[Our Mutual Friend by Charles Dickens]@TWC D-Link bookOur Mutual Friend CHAPTER 5 5/31
He saluted all his regular passers-by every day, as he sat on his stool backed up by the lamp-post; and on the adaptable character of these salutes he greatly plumed himself.
Thus, to the rector, he addressed a bow, compounded of lay deference, and a slight touch of the shady preliminary meditation at church; to the doctor, a confidential bow, as to a gentleman whose acquaintance with his inside he begged respectfully to acknowledge; before the Quality he delighted to abase himself; and for Uncle Parker, who was in the army (at least, so he had settled it), he put his open hand to the side of his hat, in a military manner which that angry-eyed buttoned-up inflammatory-faced old gentleman appeared but imperfectly to appreciate. The only article in which Silas dealt, that was not hard, was gingerbread.

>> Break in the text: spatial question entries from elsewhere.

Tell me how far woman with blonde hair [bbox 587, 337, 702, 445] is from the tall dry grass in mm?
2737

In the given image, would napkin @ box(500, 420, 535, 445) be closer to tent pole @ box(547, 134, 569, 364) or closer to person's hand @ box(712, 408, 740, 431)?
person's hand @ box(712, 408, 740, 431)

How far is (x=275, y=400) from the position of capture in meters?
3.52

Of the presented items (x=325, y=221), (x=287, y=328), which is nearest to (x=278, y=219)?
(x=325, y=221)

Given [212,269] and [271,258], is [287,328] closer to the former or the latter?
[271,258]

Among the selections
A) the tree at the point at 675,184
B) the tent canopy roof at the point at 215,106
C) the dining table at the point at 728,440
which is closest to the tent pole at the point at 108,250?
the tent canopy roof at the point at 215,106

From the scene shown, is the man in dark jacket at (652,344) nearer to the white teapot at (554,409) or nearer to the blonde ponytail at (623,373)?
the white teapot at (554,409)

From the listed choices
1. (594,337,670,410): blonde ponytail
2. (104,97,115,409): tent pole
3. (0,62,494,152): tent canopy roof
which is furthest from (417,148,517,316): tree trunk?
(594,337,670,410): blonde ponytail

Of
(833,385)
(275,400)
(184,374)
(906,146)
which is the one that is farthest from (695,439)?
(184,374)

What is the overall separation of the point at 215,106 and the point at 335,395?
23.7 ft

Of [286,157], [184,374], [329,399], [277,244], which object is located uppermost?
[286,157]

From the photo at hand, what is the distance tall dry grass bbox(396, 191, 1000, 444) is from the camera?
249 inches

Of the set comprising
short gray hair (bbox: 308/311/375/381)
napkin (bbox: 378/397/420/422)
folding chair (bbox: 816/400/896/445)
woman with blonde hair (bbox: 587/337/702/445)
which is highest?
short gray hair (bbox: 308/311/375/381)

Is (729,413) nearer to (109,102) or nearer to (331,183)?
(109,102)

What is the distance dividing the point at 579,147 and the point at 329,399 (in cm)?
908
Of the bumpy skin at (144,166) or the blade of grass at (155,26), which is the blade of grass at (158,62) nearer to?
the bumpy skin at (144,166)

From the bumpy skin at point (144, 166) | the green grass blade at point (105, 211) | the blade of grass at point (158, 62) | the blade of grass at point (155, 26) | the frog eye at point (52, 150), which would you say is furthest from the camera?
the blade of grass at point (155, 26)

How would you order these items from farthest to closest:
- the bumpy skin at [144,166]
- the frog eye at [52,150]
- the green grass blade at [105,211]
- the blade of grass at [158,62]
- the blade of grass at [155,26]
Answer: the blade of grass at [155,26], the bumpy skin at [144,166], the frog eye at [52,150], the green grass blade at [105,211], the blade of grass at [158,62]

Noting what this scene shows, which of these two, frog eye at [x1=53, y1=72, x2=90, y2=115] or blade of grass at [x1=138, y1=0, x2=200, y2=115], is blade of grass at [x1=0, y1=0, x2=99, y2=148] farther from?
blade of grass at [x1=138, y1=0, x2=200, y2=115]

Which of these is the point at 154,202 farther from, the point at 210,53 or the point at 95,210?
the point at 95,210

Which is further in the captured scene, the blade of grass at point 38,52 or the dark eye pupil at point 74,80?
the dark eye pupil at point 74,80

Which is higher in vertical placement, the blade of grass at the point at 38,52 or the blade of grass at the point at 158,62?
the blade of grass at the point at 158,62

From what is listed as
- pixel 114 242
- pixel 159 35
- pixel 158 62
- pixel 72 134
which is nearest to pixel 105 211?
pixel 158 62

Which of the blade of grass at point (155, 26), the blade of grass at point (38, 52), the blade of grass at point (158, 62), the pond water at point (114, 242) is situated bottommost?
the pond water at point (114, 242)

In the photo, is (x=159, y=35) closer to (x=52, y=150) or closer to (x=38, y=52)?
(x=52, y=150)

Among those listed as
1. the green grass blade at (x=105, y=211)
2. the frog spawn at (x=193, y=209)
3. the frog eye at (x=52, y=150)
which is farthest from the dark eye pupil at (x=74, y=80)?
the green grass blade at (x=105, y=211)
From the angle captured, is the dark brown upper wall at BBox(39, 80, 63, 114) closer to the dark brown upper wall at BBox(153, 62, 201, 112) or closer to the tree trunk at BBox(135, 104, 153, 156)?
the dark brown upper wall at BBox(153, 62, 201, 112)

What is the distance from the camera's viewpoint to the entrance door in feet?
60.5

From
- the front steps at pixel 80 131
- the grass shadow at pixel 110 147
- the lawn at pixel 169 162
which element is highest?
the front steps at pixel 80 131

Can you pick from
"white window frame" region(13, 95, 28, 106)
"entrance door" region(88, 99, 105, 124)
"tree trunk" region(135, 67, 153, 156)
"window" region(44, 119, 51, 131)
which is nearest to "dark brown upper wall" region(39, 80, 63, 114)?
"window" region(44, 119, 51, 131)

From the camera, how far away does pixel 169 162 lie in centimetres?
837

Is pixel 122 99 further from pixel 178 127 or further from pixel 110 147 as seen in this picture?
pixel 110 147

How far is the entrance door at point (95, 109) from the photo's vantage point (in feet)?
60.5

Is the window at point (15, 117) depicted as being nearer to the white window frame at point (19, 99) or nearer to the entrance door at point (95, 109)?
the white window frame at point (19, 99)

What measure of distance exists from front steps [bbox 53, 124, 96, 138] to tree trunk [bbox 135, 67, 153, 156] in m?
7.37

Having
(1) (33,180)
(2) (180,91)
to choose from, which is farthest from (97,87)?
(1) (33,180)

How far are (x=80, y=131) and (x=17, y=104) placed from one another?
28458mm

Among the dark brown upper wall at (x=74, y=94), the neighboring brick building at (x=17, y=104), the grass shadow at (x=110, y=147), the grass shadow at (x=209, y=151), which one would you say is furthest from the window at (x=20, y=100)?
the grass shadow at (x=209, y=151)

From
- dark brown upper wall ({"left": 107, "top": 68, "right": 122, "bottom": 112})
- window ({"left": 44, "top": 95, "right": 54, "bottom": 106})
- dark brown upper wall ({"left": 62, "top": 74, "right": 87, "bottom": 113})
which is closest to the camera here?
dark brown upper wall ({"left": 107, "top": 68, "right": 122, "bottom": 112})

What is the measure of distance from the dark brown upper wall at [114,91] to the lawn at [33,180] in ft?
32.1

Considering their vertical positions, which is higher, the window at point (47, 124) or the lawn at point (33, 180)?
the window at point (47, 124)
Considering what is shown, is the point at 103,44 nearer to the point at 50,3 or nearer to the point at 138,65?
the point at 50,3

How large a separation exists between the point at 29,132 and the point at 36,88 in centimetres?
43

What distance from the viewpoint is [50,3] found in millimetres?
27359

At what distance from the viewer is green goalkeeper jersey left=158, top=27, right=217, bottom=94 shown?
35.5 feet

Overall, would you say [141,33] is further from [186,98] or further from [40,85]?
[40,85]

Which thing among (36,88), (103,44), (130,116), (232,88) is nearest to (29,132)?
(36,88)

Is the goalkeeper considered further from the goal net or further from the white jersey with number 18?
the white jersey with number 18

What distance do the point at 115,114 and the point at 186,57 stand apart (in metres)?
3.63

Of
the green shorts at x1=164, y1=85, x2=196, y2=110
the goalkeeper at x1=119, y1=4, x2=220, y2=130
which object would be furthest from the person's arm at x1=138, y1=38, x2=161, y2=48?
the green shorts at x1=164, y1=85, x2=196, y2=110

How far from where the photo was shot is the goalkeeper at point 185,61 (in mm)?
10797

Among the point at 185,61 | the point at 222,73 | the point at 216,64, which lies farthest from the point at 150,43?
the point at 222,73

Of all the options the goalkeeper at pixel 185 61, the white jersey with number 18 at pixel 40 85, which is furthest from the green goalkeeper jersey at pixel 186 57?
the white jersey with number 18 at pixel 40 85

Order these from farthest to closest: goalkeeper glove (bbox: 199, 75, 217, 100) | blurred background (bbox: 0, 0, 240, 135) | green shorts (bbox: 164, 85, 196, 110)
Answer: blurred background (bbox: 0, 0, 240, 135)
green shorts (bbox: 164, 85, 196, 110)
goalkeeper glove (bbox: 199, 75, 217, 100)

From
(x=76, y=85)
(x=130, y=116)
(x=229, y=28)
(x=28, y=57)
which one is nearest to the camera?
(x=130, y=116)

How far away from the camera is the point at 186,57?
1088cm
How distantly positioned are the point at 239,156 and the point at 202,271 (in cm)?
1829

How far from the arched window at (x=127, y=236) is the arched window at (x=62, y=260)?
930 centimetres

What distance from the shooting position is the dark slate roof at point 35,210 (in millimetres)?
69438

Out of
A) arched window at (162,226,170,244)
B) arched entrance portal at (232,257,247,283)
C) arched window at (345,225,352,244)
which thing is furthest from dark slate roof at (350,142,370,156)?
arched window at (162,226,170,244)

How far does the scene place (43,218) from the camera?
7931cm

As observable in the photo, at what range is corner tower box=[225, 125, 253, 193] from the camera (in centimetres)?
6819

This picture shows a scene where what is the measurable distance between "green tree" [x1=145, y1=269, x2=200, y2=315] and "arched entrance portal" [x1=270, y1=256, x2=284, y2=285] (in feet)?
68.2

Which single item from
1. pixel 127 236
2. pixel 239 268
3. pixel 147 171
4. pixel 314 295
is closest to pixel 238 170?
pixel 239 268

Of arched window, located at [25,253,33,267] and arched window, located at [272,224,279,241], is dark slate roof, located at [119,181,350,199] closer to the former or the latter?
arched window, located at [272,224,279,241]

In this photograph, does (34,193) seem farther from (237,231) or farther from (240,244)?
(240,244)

On a certain day, some wretched infant having purchased the damp gingerbread-horse (fearfully out of condition), and the adhesive bird-cage, which had been exposed for the day's sale, he had taken a tin box from under his stool to produce a relay of those dreadful specimens, and was going to look in at the lid, when he said to himself, pausing: 'Oh! Here you are again!' The words referred to a broad, round-shouldered, one-sided old fellow in mourning, coming comically ambling towards the corner, dressed in a pea over-coat, and carrying a large stick.
He wore thick shoes, and thick leather gaiters, and thick gloves like a hedger's.
Both as to his dress and to himself, he was of an overlapping rhinoceros build, with folds in his cheeks, and his forehead, and his eyelids, and his lips, and his ears; but with bright, eager, childishly-inquiring, grey eyes, under his ragged eyebrows, and broad-brimmed hat.